• [EXERCISE DIRECTIONS]:
Look through the material below and copy exactly the lines from the line with "6-FM-17固定型免維護閥控式密封鉛酸蓄電池" to the line with "Дилемата за нарастващото", those two lines included.

• [AVAILABLE DATA]:
+ + +
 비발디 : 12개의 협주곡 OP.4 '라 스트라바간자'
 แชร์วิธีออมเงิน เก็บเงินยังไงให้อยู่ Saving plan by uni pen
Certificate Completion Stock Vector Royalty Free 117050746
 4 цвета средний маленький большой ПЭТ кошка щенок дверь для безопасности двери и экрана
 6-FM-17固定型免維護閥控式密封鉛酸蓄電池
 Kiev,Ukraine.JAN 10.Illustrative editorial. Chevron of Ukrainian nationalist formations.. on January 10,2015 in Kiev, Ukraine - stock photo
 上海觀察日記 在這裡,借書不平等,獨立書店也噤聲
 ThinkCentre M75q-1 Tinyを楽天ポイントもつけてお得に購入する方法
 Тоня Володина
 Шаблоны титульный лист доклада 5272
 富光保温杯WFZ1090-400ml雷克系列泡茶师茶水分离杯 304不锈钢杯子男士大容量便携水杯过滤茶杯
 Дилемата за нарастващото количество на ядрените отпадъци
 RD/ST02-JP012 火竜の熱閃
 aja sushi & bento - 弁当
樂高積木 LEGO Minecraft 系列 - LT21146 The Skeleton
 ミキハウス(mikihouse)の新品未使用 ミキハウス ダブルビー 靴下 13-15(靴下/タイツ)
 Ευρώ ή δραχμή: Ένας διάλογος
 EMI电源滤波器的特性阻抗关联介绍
+ + +
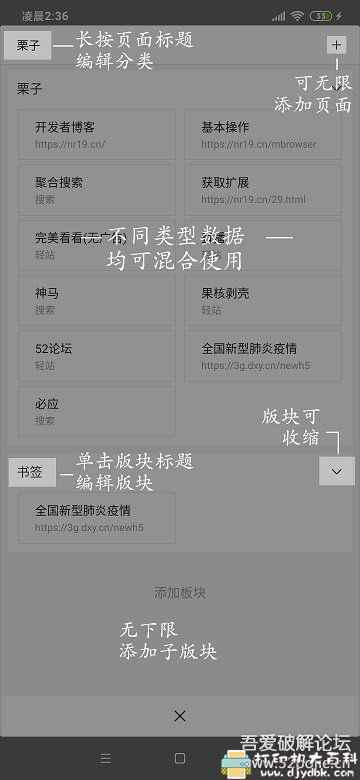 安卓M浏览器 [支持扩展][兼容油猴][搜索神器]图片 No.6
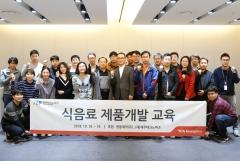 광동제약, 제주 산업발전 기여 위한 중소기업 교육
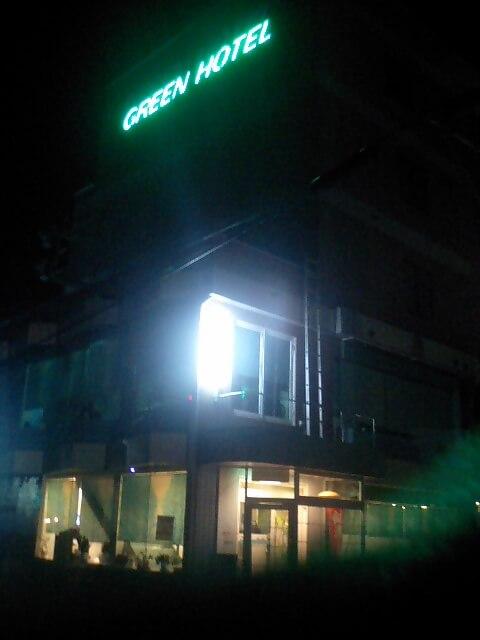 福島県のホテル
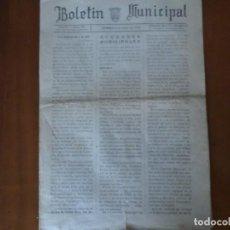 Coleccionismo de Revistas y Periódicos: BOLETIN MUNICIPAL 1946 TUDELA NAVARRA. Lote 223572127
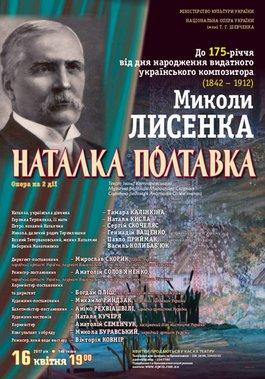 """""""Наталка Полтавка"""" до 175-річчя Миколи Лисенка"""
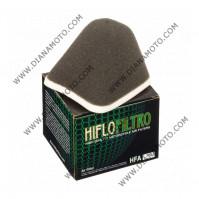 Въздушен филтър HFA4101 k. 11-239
+ + +
• [SOLUTION]:
 6-FM-17固定型免維護閥控式密封鉛酸蓄電池
 Kiev,Ukraine.JAN 10.Illustrative editorial. Chevron of Ukrainian nationalist formations.. on January 10,2015 in Kiev, Ukraine - stock photo
 上海觀察日記 在這裡,借書不平等,獨立書店也噤聲
 ThinkCentre M75q-1 Tinyを楽天ポイントもつけてお得に購入する方法
 Тоня Володина
 Шаблоны титульный лист доклада 5272
 富光保温杯WFZ1090-400ml雷克系列泡茶师茶水分离杯 304不锈钢杯子男士大容量便携水杯过滤茶杯
 Дилемата за нарастващото количество на ядрените отпадъци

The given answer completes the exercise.